- PROBLEM REQUIREMENTS:
All records are to be retyped faithfully and completely.

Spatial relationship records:
##########

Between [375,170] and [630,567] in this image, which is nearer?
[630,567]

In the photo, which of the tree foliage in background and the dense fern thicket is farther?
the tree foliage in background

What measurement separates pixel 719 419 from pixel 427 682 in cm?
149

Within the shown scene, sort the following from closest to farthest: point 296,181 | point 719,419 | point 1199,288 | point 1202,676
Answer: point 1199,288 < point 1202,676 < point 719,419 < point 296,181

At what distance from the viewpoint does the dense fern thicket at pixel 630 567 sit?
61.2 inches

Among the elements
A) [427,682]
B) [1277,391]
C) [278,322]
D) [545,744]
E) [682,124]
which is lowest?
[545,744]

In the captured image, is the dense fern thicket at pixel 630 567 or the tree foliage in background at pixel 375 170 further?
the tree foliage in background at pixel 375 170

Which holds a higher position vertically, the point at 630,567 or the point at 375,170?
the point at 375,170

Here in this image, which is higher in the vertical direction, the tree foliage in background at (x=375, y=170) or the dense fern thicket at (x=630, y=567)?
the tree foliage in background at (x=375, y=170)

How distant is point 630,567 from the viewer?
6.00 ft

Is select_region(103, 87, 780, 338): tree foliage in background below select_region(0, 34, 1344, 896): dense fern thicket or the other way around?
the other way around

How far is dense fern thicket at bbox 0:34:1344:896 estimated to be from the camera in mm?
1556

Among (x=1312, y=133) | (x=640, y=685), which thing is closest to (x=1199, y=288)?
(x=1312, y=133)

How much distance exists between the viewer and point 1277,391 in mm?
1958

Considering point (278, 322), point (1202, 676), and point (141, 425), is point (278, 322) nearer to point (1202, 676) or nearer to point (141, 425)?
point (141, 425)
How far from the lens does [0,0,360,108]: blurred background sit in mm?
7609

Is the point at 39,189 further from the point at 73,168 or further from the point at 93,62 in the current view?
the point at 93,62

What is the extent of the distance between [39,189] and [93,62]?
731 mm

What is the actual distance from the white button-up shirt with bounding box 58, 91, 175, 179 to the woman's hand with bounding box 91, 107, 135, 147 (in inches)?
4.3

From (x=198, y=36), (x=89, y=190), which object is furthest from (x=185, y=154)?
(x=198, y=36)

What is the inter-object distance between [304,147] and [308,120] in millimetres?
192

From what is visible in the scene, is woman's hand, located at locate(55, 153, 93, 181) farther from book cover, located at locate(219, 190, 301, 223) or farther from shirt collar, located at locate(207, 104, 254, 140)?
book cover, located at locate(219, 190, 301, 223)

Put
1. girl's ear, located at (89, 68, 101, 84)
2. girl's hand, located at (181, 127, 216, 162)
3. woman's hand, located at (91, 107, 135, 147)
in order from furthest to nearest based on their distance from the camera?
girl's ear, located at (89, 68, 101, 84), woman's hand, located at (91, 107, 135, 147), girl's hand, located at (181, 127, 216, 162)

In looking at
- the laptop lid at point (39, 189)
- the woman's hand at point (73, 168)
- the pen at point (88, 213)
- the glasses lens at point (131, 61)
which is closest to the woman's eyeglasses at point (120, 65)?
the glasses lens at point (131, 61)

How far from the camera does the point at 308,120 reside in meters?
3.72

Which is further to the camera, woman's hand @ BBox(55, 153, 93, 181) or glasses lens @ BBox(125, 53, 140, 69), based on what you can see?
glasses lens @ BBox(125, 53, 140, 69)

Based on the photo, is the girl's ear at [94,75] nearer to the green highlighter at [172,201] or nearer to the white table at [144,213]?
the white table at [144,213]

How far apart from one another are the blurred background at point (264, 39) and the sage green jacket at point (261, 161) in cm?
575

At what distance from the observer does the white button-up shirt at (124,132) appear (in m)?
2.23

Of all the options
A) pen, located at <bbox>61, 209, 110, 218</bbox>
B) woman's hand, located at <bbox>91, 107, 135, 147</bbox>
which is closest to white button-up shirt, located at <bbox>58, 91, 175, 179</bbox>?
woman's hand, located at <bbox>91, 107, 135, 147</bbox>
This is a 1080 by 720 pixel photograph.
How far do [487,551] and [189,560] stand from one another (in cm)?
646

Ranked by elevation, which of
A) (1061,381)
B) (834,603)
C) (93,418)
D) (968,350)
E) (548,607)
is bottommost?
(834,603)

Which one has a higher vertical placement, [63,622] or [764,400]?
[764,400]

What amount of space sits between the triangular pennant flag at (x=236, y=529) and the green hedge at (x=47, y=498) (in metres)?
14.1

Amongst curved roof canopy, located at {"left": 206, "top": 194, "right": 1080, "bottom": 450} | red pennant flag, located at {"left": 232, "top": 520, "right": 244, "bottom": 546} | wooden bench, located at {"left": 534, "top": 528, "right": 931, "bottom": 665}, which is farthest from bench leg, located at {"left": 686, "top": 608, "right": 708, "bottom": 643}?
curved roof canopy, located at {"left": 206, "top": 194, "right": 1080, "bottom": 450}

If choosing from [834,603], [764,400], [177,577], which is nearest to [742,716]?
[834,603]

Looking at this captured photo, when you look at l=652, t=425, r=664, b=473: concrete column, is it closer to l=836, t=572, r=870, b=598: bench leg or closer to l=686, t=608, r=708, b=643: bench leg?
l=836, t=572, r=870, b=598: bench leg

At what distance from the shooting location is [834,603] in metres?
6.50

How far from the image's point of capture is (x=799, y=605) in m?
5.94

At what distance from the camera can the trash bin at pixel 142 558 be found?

##########

- COMPLETE ANSWER:
Between [375,170] and [630,567] in this image, which is nearer?
[630,567]

In the photo, which of the tree foliage in background and the dense fern thicket is farther?
the tree foliage in background

What measurement separates pixel 719 419 from pixel 427 682 in cm?
149

Within the shown scene, sort the following from closest to farthest: point 296,181 | point 719,419 | point 1199,288 | point 1202,676
Answer: point 1199,288 < point 1202,676 < point 719,419 < point 296,181

At what distance from the viewpoint does the dense fern thicket at pixel 630 567 sit?
61.2 inches

Among the elements
A) [427,682]
B) [1277,391]
C) [278,322]
D) [545,744]
E) [682,124]
which is lowest?
[545,744]

In the captured image, is the dense fern thicket at pixel 630 567 or the tree foliage in background at pixel 375 170 further?
the tree foliage in background at pixel 375 170

Which holds a higher position vertically, the point at 630,567 or the point at 375,170?
the point at 375,170

Here in this image, which is higher in the vertical direction, the tree foliage in background at (x=375, y=170) or the dense fern thicket at (x=630, y=567)?
the tree foliage in background at (x=375, y=170)

How distant is point 630,567 from the viewer?
6.00 ft

Is select_region(103, 87, 780, 338): tree foliage in background below select_region(0, 34, 1344, 896): dense fern thicket or the other way around?
the other way around

How far is dense fern thicket at bbox 0:34:1344:896 estimated to be from the camera in mm?
1556

Among (x=1312, y=133) | (x=640, y=685), which thing is closest to (x=1199, y=288)?
(x=1312, y=133)

How much distance exists between the viewer and point 1277,391 in mm?
1958

Considering point (278, 322), point (1202, 676), and point (141, 425), is point (278, 322) nearer to point (1202, 676) or nearer to point (141, 425)?
point (141, 425)
How far from the lens does [0,0,360,108]: blurred background sit in mm?
7609

Is the point at 39,189 further from the point at 73,168 or further from the point at 93,62 in the current view?
the point at 93,62

What is the extent of the distance between [39,189] and [93,62]?
731 mm

What is the actual distance from the white button-up shirt with bounding box 58, 91, 175, 179 to the woman's hand with bounding box 91, 107, 135, 147 (in inches)?
4.3

From (x=198, y=36), (x=89, y=190), which object is furthest from (x=185, y=154)?
(x=198, y=36)

What is the inter-object distance between [304,147] and [308,120] in millimetres?
192

From what is visible in the scene, is woman's hand, located at locate(55, 153, 93, 181) farther from book cover, located at locate(219, 190, 301, 223) or farther from shirt collar, located at locate(207, 104, 254, 140)?
book cover, located at locate(219, 190, 301, 223)

Put
1. girl's ear, located at (89, 68, 101, 84)
2. girl's hand, located at (181, 127, 216, 162)
3. woman's hand, located at (91, 107, 135, 147)
in order from furthest to nearest based on their distance from the camera?
girl's ear, located at (89, 68, 101, 84), woman's hand, located at (91, 107, 135, 147), girl's hand, located at (181, 127, 216, 162)

In looking at
- the laptop lid at point (39, 189)
- the woman's hand at point (73, 168)
- the pen at point (88, 213)
- the glasses lens at point (131, 61)
which is closest to the woman's eyeglasses at point (120, 65)?
the glasses lens at point (131, 61)

How far from the camera does the point at 308,120 reside in meters?
3.72

Which is further to the camera, woman's hand @ BBox(55, 153, 93, 181) or glasses lens @ BBox(125, 53, 140, 69), based on what you can see?
glasses lens @ BBox(125, 53, 140, 69)

Based on the photo, is the girl's ear at [94,75] nearer to the green highlighter at [172,201] or nearer to the white table at [144,213]?
the white table at [144,213]

How far apart from one another are the blurred background at point (264, 39) and the sage green jacket at point (261, 161) in cm?
575

At what distance from the observer does the white button-up shirt at (124,132) appear (in m)?
2.23

Of all the options
A) pen, located at <bbox>61, 209, 110, 218</bbox>
B) woman's hand, located at <bbox>91, 107, 135, 147</bbox>
which is closest to white button-up shirt, located at <bbox>58, 91, 175, 179</bbox>?
woman's hand, located at <bbox>91, 107, 135, 147</bbox>
This is a 1080 by 720 pixel photograph.
How far do [487,551] and [189,560] stand from one another (in cm)?
646

Ranked by elevation, which of
A) (1061,381)
B) (834,603)
C) (93,418)
D) (968,350)
E) (548,607)
is bottommost?
(834,603)

Which one has a higher vertical placement, [63,622] or [764,400]?
[764,400]

What amount of space sits between the triangular pennant flag at (x=236, y=529) and the green hedge at (x=47, y=498) (in metres)?
14.1

Amongst curved roof canopy, located at {"left": 206, "top": 194, "right": 1080, "bottom": 450} | red pennant flag, located at {"left": 232, "top": 520, "right": 244, "bottom": 546} | wooden bench, located at {"left": 534, "top": 528, "right": 931, "bottom": 665}, which is farthest from bench leg, located at {"left": 686, "top": 608, "right": 708, "bottom": 643}?
curved roof canopy, located at {"left": 206, "top": 194, "right": 1080, "bottom": 450}

If choosing from [834,603], [764,400], [177,577], which is nearest to [742,716]?
[834,603]

Looking at this captured photo, when you look at l=652, t=425, r=664, b=473: concrete column, is it closer to l=836, t=572, r=870, b=598: bench leg or closer to l=686, t=608, r=708, b=643: bench leg?
l=836, t=572, r=870, b=598: bench leg

At what distance from the shooting location is [834,603] in metres?
6.50

How far from the image's point of capture is (x=799, y=605) in m?
5.94

At what distance from the camera can the trash bin at pixel 142 558 be found?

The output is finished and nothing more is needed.